-- start EXTRACTED TEXT --

Commentary on provisions of Act
Section 1: Incorporation of EU legislation governing the CAP direct payment schemes
- The purpose of Section 1 is to incorporate EU legislation governing the 2020 CAP direct payment schemes into domestic law.
- Subsection (1) brings the EU legislation governing the CAP direct payment schemes for claim year 2020 into domestic law on exit day.
- Subsection (2) clarifies that the body of law referred to in subsection (1) is the legislation as it has effect in EU law immediately before exit day in so far as it is concerned with claim year 2020, excepting any amendments made by the EU before this time concerned with giving effect to the WA.
- Subsection (3) specifies the legislation being incorporated into UK law under subsection (1) and, in particular, specifies that the Horizontal Regulation (Regulation (EU) No 1306/2013) and regulations made under it will only form part of domestic law as far as they relate to the CAP direct payment schemes.
- Subsection (4) specifies that the EU legislation being incorporated is in the English language version.
- Subsection (5) excludes the provisions in this section from having any impact on matters relating to the previous claim year (year 2019) or earlier claim years.
- Subsection (6) ensures continuity between January 2020 and the rest of the claim year in 2020 by treating the incorporated EU legislation as having formed part of domestic law from 1 January 2020. In relation to the 2020 claim year, farmers will be governed by EU law for January 2020 and by domestic law thereafter but this provision means that the timeframe for compliance under the 2020 scheme will be treated as starting from the beginning of the claim year on 1 January 2020.
- Subsection (7) defines terminology used under this section.
Section 2: Interpretation and status
- Section 2 sets out the rules for interpreting retained EU law governing CAP direct payment schemes in the domestic courts and makes provision about the status of that law. This section applies the relevant provisions of the 2018 Act with modifications for the purposes of this Act.
- Subsection (1) applies the law within the 2018 Act governing the interpretation of retained EU law (set out in section 6 of that Act) for the purposes of this Act in respect of the retained EU law incorporated by Section 1(1).
- Subsection (2) applies section 6 of the 2018 Act but with modifications to certain expressions in that section. The modifications applied are those set out in subsections (5) and (6).
- Subsection (3) sets out the status of retained EU law for the purposes of this Act. It applies section 7(2) and (3) of, and specified paragraphs in Schedule 8 to, the 2018 Act but with modifications for the purposes of retained EU law incorporated under section 1(1) of this Act. Section 7(2) and (3) of the 2018 Act restrict the way in which retained EU law can be amended by primary and subordinate legislation. Paragraphs 3-8 of Schedule 8 to that Act set out how existing powers relating to subordinate legislation may operate on retained EU law and paragraphs 10-12 of Schedule 8 to that Act deals with how future power would operate on retained EU law.

-- end EXTRACTED TEXT --
-- start DATASET RECORDS --

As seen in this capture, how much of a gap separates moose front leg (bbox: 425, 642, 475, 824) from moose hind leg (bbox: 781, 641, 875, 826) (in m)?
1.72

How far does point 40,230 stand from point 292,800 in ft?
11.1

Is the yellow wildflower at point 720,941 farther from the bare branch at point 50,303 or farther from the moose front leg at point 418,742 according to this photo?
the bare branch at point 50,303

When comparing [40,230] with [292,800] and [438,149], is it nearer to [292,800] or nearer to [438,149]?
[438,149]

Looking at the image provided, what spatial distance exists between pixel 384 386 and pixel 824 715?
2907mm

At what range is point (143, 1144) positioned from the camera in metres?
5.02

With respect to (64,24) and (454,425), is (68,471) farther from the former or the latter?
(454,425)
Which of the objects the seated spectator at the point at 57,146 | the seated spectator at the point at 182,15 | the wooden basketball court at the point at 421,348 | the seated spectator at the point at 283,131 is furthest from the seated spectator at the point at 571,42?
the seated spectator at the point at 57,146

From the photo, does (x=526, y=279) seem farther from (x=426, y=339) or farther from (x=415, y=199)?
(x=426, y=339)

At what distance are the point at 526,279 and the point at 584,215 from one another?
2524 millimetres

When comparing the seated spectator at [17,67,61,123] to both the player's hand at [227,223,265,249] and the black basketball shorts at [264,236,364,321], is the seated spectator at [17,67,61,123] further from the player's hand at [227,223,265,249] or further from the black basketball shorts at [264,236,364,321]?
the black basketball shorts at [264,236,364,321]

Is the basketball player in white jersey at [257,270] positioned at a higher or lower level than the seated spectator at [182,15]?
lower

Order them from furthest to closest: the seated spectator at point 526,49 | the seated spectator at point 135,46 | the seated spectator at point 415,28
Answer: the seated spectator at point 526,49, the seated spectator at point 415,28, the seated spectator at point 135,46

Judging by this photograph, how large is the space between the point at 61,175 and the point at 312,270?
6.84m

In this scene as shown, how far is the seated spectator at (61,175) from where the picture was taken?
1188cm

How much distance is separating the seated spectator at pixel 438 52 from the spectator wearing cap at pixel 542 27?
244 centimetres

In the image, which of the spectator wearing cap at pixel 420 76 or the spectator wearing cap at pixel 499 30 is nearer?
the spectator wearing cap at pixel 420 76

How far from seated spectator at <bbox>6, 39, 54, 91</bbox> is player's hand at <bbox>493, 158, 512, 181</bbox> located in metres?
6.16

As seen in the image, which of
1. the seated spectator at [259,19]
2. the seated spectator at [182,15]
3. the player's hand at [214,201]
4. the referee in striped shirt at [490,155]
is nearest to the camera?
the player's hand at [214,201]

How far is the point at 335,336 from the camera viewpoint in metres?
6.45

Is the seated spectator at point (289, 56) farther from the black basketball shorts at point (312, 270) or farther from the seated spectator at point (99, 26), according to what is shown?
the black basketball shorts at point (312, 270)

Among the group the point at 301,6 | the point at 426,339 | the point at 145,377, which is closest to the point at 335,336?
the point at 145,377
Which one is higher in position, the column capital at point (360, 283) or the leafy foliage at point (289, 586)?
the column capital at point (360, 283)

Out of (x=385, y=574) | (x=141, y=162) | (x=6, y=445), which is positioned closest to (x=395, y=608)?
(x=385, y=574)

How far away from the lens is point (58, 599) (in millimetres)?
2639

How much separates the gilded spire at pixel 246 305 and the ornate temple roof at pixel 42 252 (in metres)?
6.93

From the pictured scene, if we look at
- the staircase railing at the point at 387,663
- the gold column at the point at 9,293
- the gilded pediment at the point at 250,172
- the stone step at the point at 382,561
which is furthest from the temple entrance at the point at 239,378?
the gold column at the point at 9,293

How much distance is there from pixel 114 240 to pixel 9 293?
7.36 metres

-- end DATASET RECORDS --

> THINGS TO DO
[A] Based on the commentary, say whether each statement agrees with it. Answer yes or no for each, and quote the deciding words exactly.
(i) The EU legislation incorporated under Section 1 is the English language version.
(ii) Subsection (5) of Section 1 extends the section's provisions to claim year 2019.
(iii) Paragraphs 3-8 of Schedule 8 to the 2018 Act deal with how future powers would operate on retained EU law.
[B] Give the rows as a numbered list, without blank lines. Include the rows from the line with "From the pictured scene, if we look at" through the end of the rows.

> SOLVED TASKS
[A]
(i) Yes: "Subsection (4) specifies that the EU legislation being incorporated is in the English language version."
(ii) No: "Subsection (5) excludes the provisions in this section from having any impact on matters relating to the previous claim year (year 2019) or earlier claim years."
(iii) No: "Paragraphs 3-8 of Schedule 8 to that Act set out how existing powers relating to subordinate legislation may operate on retained EU law and paragraphs 10-12 of Schedule 8 to that Act deals with how future power would operate on retained EU law."

[B]
1. From the pictured scene, if we look at
2. - the staircase railing at the point at 387,663
3. - the gold column at the point at 9,293
4. - the gilded pediment at the point at 250,172
5. - the stone step at the point at 382,561
6. which is furthest from the temple entrance at the point at 239,378?
7. the gold column at the point at 9,293
8. How much distance is there from pixel 114 240 to pixel 9 293?
9. 7.36 metres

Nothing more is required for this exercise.